NO ME he empezado a dar cuenta hasta este año de que el centro de gravedad de Europa es Centroeuropa, como su propio nombre indica, y no tanto los antiguos griegos, que en verdad eran pueblos costeros y euroasiáticos, ni los antiguos romanos, que en realidad formaron un imperio mediterráneo que agrupaba también el norte de África. Como en mis lecturas suelo dar especial valor a que un escritor no se convierta en lacayo de su terruño o de su nación, he comenzado a unir hilos: ¿Por qué Kafka no parece sentir Chequia? ¿Por qué Rilke no da muestras de estar afiliado a ningún sentimiento nacional? ¿Por qué Zweig en toda su obra no se muestra orgulloso de Austria? ¿Por qué Goethe, Schiller, Schopenhauer, Nietzsche, Heine o Hesse no están orgullosos de su alemanidad, sino a menudo al contrario? ¿Por qué Gombrowicz insiste a los críticos para que valoren su obra desde criterios no nacionales? ¿Por qué Freud o Einstein solo se adhieren al internacionalismo? ¿Por qué Chopin dice desde el principio que quiere que su música sea reconocida en Viena o en París y no en Polonia? ¿Por qué en Suiza hasta bien entrado el siglo XX la literatura o historia nacionales eran solo asignaturas optativas?

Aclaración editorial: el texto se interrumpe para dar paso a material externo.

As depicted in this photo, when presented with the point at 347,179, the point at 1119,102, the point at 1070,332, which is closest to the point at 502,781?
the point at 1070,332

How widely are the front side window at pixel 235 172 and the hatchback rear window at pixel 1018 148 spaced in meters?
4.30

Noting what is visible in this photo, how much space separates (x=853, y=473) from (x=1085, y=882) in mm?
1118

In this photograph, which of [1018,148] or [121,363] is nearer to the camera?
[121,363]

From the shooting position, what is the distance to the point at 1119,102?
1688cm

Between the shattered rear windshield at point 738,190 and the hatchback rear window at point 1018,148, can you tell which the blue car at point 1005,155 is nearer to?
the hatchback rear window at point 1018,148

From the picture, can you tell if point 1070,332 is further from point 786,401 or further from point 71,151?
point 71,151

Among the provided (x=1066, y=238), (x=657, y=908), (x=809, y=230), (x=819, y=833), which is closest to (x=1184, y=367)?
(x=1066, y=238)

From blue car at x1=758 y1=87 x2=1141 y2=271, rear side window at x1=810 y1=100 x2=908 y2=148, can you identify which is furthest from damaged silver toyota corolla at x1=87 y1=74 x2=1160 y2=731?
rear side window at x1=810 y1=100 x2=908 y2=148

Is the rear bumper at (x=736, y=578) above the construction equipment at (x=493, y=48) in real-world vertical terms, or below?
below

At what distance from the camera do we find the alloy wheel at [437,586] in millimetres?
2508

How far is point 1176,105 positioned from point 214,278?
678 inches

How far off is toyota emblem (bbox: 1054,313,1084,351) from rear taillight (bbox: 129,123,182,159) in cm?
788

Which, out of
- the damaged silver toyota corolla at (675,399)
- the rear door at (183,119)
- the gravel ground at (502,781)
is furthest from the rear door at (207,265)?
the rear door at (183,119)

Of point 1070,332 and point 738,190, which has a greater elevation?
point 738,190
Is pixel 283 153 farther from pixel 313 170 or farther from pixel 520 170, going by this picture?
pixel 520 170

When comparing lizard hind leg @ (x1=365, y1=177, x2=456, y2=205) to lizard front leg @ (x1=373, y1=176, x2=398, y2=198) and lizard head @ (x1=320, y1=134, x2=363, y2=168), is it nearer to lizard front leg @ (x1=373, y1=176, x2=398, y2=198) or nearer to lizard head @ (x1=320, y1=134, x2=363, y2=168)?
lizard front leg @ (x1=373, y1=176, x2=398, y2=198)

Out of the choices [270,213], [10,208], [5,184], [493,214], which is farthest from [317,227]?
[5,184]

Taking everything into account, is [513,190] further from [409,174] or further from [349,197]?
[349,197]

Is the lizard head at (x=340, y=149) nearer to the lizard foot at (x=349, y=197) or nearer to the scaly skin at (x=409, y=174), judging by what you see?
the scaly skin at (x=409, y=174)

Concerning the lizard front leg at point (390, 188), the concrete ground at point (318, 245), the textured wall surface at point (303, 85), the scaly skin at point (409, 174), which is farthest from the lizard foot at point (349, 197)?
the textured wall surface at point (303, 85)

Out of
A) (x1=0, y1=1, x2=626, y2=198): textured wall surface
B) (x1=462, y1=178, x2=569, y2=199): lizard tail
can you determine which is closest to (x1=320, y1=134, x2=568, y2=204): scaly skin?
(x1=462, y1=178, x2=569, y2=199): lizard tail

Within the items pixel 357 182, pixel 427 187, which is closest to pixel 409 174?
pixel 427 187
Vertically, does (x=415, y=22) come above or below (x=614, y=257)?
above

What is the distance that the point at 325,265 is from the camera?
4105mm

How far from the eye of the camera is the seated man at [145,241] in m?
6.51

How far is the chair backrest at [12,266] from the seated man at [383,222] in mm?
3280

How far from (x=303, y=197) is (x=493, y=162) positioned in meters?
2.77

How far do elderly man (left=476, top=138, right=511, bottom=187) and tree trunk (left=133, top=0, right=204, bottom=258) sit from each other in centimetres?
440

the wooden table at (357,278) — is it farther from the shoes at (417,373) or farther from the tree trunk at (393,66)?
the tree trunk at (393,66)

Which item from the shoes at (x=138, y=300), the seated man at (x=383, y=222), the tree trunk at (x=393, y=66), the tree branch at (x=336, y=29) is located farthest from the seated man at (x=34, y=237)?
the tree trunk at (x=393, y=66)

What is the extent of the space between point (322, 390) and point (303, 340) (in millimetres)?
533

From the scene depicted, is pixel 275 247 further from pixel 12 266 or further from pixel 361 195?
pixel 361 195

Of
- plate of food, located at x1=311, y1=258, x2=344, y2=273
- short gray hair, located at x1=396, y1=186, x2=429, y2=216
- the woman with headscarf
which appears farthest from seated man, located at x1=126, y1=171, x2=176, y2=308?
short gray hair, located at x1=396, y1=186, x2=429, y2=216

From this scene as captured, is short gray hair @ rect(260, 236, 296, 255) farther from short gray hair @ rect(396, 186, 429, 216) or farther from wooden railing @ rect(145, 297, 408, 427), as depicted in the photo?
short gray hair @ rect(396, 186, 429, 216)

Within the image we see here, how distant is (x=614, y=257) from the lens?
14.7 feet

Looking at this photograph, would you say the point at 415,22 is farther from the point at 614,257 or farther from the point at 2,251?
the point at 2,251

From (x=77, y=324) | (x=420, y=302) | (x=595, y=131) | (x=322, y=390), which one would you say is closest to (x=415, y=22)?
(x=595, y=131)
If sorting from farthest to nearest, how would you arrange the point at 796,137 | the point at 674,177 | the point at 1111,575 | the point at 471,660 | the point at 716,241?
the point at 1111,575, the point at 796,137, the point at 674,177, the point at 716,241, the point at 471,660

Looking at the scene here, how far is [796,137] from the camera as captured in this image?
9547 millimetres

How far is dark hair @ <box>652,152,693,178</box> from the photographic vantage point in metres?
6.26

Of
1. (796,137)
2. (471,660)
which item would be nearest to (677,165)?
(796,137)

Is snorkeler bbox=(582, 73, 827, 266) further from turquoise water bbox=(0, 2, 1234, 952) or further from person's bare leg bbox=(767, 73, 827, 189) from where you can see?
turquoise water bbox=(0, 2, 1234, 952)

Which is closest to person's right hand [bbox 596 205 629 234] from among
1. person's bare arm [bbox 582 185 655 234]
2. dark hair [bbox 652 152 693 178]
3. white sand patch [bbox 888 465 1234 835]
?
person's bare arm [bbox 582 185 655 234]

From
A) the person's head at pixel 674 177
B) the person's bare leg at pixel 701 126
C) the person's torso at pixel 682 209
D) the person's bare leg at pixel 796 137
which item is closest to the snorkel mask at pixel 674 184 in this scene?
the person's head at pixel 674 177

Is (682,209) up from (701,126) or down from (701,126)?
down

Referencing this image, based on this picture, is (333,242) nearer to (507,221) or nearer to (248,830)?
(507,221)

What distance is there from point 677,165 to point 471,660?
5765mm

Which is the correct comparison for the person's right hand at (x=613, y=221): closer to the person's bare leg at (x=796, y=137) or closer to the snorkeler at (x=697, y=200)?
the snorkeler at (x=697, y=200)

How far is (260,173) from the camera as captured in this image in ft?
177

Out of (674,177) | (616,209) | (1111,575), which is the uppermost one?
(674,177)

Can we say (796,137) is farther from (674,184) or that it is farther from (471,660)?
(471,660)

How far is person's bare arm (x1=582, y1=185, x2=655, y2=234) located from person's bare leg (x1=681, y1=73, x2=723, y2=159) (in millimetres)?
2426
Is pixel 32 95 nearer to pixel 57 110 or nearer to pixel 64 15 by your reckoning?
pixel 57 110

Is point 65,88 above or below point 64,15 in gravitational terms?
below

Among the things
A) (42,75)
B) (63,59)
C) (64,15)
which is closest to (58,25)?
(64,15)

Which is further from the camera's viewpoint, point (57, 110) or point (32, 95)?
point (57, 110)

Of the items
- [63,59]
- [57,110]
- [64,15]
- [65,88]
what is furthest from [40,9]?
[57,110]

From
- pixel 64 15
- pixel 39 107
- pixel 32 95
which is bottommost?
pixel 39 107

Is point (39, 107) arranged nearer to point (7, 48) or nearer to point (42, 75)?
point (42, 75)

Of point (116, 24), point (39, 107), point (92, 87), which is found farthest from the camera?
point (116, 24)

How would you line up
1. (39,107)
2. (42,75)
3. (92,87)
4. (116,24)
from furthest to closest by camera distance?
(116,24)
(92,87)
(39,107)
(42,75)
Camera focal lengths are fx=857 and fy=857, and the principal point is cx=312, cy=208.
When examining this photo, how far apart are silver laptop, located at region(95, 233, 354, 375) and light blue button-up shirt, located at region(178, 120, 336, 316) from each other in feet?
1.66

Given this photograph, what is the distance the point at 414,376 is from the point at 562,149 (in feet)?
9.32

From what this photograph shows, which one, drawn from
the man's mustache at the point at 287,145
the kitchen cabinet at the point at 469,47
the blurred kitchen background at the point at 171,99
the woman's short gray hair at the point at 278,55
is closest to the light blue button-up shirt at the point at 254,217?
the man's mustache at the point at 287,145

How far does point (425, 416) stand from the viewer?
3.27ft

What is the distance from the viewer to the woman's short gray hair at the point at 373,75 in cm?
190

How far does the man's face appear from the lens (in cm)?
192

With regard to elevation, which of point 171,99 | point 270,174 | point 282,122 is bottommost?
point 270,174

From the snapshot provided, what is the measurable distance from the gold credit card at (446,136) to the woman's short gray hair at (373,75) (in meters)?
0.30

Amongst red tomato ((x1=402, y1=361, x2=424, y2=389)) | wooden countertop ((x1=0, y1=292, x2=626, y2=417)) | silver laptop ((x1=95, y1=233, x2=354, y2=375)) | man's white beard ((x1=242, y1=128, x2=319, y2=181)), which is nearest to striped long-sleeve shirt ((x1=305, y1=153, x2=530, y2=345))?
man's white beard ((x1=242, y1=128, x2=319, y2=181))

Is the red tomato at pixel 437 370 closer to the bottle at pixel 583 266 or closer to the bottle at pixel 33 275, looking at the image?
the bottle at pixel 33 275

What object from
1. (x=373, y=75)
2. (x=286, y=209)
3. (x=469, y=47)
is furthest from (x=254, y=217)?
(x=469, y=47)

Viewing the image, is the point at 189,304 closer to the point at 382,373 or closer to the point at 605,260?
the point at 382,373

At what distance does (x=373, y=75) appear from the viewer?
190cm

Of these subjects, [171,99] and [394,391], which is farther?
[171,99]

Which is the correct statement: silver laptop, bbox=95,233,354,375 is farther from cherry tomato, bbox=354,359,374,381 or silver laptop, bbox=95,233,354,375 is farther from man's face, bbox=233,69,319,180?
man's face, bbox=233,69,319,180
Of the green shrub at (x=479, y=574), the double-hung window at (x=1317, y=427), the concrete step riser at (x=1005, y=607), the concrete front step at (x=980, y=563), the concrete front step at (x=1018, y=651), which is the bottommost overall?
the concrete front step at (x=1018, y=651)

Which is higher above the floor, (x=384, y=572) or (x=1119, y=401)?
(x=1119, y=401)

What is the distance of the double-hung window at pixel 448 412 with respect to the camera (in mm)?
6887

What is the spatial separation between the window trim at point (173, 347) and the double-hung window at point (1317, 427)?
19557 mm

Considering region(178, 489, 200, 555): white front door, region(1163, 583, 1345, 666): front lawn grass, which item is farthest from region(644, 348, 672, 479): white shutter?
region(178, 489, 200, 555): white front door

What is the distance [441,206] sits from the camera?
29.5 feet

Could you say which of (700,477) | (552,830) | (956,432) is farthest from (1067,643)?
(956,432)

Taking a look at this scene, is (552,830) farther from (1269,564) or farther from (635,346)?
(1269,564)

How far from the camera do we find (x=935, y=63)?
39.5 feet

Durante casi dos siglos existieron europeos de verdad, al menos en la burguesía y en la aristocracia: no europeos que además se consideraban franceses o ingleses o españoles, sino europeos que se sentían solo Europa. Se movían entre Varsovia, Ginebra, Praga, Viena, Berlín o Budapest. A raíz de las guerras mundiales y la posterior absorción de gran parte de ese mundo por la URSS, el nacionalismo se activó y puso fin a ese universo único y maravilloso, en tanto era cultural-artístico y no territorial-militar, quizá la única Europa 100% que ha existido en la historia.